------ Source document ------

I’ve lost count of the number of times I’ve been in Israel. I know my first time was in 1972 when, after high school, I went on Young Judaea Year Course. To say it was a wild and crazy experience is the height of understatement [can an understatement have height?] My most recent time in Israel was last February with our 10th graders on the TBA annual Boston-Haifa excursion. Francie Weinberg (our fabulous youth educator) and I, along with our wrecking crew, bounced all over Israel and had a ball.
As for the intervening 44 years, I just don’t remember. That truth is not meant to be braggadocio. If anything, it is a sign of my increasingly unreliable memory… But I can say with authority that I was excited and very enthusiastic about every trip, whether with a large temple group, a gaggle of 10th graders, a sabbatical trip with my wife and a few kids in tow, CCAR conventions, and so forth.
The promise of the state of Israel resides deep in my heart. From my first nickel in the pushke (the blue and white tin for donations to the JNF) at my Uncle Izzy’s sandwich shop in East Pittsburgh, to Sunday School classes looking at pictures of kibbutzniks with rifles in one hand and shovels in the other, to the Six Day War, I was all in. My Jewish identity was, and is still, inextricably tied to a beautifully naïve, sincere Zionism. Like many baby boomers and older folks, the roots of my Zionism were unsullied by Israeli intransigence, triumphalism, and profoundly dysfunctional governance at every level.
But that was then, and this is now. It is this terrible yin/yang effect that so hurts my soul. All of those dreams of the mythic Israel are shattered. Read Shavit’s book, My Promised Land. Read David Grossman’s shattering novels or Amos Oz. Read Chemi Shalev or Brad Burston. You will discover that the dream known as Israel has become a much more complicated place when it comes to democracy and plurality and equality. The Israel of today is more than a great start-up nation – and less. The Israel of Bibi and the religious right and the security guards who strike Reform rabbis and men and women who dare to walk together with a Torah towards the Western Wall; the Israel that is deporting Africans who walked across the wilderness seeking asylum there. This is the Israel we did not hear about in temple growing up.
That’s a problem because the cognitive dissonance between the faded mythic representation of the Jewish state and the real-time nation is creating a generation of American Jews who feel misled, or worse by their Zionist elders. There are Millennials who loved Birthright, but still wonder why they were never told about the complicated stuff. They feel alienated by the things they read and see. Of course, there are lots of unflattering hyperboles and outright lies about Israel and the Jews. But the stuff we read is not all anti-Zionist and anti-Israel. To disregard it all is to live with the myth alone, and that isn’t sustainable. No nation, no people can live with a two-dimensional framework.

------ Study material ------

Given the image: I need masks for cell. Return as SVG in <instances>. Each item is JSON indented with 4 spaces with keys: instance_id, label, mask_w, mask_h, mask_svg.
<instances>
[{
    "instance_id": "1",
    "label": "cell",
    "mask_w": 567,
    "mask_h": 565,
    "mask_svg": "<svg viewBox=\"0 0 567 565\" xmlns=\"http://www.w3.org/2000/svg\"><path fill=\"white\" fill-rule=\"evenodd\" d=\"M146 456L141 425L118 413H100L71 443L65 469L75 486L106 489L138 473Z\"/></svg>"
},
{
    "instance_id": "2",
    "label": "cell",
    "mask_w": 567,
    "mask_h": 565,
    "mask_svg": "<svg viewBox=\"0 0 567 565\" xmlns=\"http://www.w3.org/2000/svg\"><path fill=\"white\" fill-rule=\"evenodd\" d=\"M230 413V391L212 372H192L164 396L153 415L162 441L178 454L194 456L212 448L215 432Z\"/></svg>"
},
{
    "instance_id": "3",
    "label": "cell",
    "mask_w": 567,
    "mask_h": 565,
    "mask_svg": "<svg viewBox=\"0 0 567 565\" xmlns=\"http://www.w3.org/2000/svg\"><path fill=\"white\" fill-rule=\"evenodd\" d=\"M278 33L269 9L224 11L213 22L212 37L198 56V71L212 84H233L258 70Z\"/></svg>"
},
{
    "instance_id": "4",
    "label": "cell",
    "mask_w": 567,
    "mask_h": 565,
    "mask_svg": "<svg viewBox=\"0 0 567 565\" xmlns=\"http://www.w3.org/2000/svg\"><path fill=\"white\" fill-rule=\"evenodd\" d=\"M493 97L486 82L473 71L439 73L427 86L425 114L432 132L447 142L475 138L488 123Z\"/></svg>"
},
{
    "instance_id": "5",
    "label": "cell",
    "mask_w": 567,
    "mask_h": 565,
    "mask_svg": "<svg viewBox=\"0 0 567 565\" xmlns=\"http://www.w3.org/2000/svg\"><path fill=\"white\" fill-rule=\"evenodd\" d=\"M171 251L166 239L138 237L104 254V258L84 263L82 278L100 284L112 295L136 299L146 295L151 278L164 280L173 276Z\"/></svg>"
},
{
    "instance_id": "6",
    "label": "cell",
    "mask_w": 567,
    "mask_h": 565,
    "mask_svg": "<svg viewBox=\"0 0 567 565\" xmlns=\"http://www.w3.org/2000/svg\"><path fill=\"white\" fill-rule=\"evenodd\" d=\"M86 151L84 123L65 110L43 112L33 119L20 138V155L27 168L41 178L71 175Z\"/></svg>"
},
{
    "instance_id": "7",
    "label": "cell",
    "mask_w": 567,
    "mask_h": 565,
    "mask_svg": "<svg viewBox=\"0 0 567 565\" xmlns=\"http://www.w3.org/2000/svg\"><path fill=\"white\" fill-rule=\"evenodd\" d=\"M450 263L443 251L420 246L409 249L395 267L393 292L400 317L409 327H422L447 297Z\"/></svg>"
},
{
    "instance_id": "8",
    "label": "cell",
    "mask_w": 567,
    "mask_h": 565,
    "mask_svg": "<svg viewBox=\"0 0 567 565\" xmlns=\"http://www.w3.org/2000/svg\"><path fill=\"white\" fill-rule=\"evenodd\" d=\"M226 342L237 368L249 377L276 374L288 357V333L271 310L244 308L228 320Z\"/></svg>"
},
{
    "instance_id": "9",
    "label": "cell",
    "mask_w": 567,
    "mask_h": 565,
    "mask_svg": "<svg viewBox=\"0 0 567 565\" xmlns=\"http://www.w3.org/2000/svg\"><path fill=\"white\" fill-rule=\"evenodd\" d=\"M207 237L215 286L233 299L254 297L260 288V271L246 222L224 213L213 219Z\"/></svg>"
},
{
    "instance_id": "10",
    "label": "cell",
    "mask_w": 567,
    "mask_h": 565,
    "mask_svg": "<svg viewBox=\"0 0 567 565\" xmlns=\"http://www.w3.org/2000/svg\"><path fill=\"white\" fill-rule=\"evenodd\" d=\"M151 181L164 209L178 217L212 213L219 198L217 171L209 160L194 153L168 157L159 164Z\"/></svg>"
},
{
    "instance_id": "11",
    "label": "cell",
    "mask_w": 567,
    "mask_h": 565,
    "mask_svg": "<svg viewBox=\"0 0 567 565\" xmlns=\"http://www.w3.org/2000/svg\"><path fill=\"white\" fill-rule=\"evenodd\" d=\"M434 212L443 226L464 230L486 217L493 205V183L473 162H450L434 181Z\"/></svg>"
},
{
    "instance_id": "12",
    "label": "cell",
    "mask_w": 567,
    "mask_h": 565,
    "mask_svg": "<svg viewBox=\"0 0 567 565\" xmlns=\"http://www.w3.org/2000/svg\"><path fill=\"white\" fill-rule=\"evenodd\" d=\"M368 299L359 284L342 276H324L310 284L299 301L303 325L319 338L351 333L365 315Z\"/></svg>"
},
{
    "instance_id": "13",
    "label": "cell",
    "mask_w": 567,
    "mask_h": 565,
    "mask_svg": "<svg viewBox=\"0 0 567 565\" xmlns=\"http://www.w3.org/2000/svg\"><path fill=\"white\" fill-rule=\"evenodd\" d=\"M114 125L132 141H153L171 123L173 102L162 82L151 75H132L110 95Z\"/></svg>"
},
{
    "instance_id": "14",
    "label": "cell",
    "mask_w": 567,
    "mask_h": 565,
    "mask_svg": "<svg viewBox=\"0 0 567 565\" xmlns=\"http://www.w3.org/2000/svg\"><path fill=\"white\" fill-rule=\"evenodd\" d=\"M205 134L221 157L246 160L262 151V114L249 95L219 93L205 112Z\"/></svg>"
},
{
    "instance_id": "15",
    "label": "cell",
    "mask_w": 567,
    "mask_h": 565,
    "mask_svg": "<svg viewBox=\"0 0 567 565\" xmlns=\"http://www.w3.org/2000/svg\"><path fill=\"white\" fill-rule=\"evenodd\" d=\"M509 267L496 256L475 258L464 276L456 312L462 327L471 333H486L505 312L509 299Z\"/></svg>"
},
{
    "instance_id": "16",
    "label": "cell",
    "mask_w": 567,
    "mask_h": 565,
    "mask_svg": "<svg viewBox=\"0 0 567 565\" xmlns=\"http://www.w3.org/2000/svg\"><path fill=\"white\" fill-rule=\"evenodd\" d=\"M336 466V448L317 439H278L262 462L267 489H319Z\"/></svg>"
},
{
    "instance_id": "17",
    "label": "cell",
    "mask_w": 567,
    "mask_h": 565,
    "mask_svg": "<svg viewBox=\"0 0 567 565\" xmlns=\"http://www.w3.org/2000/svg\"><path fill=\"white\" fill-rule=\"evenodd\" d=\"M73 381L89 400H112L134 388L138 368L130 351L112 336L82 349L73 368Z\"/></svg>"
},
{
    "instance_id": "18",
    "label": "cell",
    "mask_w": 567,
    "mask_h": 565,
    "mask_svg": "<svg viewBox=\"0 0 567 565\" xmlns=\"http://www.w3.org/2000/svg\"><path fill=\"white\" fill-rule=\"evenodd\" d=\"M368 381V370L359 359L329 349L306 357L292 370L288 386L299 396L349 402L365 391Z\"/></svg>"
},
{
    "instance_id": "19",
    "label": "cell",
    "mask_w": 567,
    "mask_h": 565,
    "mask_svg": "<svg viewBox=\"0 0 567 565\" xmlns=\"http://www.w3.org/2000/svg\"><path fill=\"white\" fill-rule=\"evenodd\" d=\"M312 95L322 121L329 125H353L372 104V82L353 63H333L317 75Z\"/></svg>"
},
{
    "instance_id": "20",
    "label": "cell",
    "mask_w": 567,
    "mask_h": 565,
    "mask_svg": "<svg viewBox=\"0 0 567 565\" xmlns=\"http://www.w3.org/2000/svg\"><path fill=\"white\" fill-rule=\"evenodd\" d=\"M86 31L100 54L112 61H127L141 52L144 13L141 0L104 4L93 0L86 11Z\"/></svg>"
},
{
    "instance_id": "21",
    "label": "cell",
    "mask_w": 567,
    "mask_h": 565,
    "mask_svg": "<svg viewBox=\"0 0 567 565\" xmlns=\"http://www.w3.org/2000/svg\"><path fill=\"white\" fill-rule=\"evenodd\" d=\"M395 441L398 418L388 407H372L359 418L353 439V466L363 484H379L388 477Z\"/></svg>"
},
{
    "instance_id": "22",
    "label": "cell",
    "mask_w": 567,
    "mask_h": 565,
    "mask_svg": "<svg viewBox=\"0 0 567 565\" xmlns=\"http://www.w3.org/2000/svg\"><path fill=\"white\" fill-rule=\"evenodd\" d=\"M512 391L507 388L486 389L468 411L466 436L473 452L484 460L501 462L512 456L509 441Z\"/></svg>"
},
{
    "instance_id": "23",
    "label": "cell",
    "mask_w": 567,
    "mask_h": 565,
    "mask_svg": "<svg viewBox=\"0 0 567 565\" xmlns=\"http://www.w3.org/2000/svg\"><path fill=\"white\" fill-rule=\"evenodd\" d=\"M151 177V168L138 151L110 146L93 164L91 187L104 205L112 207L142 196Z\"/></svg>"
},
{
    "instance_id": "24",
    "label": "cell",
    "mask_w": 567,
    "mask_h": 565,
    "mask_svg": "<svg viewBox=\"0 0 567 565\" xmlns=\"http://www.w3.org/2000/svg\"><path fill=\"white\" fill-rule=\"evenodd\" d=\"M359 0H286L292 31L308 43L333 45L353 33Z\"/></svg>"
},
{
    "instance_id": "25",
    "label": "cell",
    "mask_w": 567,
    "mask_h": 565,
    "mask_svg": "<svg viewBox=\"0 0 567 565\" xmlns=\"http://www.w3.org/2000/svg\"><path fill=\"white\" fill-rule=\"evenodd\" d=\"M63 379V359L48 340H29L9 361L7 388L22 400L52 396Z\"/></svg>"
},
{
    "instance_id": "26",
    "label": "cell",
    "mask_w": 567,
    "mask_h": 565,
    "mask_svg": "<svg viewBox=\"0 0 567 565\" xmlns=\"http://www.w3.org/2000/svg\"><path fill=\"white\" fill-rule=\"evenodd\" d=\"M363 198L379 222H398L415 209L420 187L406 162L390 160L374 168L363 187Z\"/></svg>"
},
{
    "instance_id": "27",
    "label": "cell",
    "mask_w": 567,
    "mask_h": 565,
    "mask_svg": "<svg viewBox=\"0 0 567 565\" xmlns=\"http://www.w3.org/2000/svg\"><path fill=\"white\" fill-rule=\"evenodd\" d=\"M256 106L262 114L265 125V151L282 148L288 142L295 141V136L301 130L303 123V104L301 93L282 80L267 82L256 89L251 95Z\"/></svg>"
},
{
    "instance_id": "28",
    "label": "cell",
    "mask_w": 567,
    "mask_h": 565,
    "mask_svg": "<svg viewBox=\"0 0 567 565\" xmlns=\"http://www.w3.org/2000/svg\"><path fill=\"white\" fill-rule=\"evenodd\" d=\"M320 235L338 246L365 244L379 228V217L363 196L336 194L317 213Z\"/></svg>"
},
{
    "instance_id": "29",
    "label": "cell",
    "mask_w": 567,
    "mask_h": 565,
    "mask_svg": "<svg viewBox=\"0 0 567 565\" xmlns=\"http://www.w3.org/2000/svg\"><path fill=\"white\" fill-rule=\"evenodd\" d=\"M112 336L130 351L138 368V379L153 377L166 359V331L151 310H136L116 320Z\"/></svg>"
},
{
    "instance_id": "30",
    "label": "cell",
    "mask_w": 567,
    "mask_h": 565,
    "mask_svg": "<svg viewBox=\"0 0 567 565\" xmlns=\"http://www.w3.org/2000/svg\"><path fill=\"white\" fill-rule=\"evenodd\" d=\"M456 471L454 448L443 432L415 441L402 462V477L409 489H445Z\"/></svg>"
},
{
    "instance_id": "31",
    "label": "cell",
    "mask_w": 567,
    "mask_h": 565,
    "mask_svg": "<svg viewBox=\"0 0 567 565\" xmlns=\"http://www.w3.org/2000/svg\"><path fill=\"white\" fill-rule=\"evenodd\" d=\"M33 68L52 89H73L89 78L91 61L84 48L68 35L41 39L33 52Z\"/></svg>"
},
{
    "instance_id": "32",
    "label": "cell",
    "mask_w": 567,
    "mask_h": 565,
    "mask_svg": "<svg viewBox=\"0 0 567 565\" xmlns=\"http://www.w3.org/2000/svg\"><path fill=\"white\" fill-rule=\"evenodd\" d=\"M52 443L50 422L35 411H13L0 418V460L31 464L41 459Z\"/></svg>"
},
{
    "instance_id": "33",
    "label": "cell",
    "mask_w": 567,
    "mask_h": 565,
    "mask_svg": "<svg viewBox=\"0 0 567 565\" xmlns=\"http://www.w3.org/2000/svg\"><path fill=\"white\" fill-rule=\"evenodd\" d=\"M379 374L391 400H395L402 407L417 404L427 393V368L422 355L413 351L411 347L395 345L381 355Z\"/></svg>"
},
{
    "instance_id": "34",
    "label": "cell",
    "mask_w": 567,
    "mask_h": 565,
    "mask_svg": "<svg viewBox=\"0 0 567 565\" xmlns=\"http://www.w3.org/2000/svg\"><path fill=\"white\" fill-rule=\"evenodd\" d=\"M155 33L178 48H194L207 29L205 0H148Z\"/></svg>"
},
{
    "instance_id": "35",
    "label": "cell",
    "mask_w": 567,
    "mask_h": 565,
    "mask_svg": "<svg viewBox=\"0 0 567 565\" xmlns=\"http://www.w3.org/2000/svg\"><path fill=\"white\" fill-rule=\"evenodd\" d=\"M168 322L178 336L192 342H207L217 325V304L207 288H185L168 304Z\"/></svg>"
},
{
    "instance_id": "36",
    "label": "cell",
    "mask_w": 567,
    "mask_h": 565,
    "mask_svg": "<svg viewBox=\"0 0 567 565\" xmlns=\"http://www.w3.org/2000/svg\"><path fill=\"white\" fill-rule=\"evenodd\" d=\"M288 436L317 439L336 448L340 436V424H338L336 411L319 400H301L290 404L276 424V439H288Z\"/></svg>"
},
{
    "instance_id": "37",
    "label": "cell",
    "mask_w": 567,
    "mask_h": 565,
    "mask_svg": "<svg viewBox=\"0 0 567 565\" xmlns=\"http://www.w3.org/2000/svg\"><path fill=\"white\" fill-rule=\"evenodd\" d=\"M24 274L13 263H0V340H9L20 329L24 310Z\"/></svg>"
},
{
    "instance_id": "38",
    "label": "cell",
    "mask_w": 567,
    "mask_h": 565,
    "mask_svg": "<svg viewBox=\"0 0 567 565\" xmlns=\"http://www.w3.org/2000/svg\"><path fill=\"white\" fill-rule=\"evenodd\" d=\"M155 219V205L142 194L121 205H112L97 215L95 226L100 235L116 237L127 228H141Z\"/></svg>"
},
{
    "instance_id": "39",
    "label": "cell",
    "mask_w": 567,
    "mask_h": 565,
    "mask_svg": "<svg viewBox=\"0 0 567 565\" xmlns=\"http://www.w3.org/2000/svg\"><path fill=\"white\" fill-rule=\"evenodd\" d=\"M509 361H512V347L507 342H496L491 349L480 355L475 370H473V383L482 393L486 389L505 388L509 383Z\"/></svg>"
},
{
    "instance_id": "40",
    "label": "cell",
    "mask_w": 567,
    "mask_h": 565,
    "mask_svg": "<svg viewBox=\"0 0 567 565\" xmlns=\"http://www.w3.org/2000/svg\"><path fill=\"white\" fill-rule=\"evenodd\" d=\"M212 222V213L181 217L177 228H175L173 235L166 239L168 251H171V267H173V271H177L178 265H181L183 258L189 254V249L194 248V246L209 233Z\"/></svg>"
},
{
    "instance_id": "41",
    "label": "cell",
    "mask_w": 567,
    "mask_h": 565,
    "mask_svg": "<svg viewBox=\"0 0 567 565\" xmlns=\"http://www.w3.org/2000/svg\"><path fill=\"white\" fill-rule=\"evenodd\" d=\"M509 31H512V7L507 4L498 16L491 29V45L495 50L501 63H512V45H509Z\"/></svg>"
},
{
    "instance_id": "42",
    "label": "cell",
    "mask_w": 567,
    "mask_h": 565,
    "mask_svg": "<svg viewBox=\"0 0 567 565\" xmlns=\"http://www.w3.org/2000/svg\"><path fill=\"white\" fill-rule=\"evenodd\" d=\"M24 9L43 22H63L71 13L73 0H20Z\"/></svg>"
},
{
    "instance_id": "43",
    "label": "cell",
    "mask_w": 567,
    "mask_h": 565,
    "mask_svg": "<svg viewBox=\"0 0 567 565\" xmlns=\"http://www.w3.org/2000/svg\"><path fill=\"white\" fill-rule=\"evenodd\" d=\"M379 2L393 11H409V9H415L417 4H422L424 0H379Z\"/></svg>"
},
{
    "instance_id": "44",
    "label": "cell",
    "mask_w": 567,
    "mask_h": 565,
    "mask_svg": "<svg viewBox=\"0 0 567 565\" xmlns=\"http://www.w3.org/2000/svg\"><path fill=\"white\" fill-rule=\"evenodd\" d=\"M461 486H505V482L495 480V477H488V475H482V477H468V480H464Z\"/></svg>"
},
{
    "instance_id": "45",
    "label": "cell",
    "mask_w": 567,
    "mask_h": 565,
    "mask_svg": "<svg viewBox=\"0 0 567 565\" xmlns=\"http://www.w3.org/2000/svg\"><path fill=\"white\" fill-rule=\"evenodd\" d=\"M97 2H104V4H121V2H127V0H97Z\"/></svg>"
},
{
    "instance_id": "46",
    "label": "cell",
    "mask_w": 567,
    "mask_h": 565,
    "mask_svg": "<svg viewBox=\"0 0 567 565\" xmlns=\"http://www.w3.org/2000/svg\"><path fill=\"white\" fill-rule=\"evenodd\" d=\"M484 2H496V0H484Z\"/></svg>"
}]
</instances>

------

→ **What to do**
1) From the essay on Israel, transcribe the passage that begins with the words containing "I’ve lost count" and ends with "had a ball.".
2) According to the essay on Israel, what program took the writer to Israel for the first time after high school?

→ **Task-by-task solutions**
1)
I’ve lost count of the number of times I’ve been in Israel. I know my first time was in 1972 when, after high school, I went on Young Judaea Year Course. To say it was a wild and crazy experience is the height of understatement [can an understatement have height?] My most recent time in Israel was last February with our 10th graders on the TBA annual Boston-Haifa excursion. Francie Weinberg (our fabulous youth educator) and I, along with our wrecking crew, bounced all over Israel and had a ball.

2) Young Judaea Year Course, in 1972.